### WORK TO BE COMPLETED:
Transcribe every entry below word for word, but skip the pictures.

Stored items:

[Start of section]

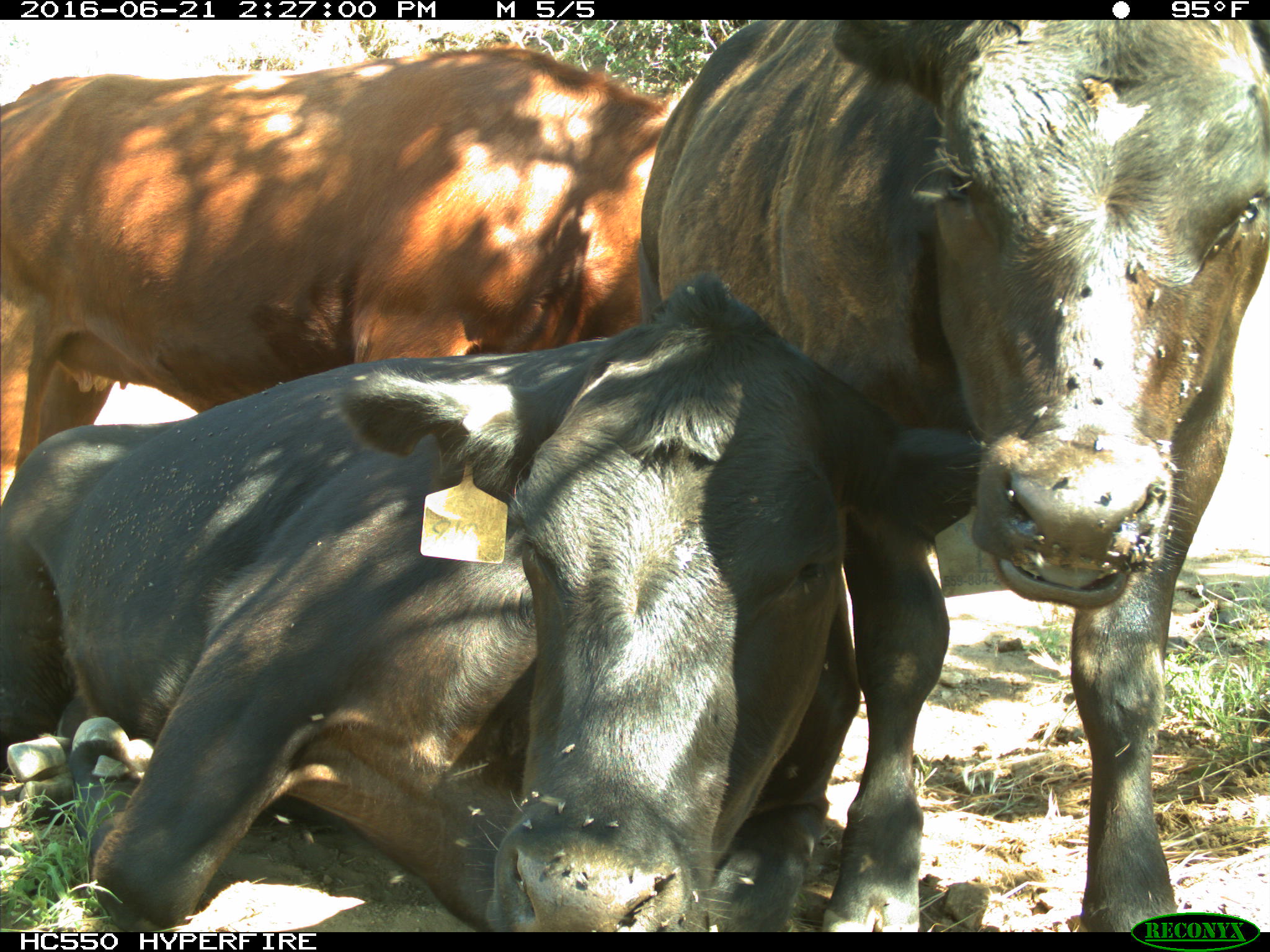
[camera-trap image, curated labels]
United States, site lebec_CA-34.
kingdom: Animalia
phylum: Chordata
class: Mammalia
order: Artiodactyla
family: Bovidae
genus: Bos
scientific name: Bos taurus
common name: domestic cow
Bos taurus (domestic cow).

[End of section]

### COMPLETED EXERCISE:
[camera-trap image, curated labels]
United States, site lebec_CA-34.
kingdom: Animalia
phylum: Chordata
class: Mammalia
order: Artiodactyla
family: Bovidae
genus: Bos
scientific name: Bos taurus
common name: domestic cow
Bos taurus (domestic cow).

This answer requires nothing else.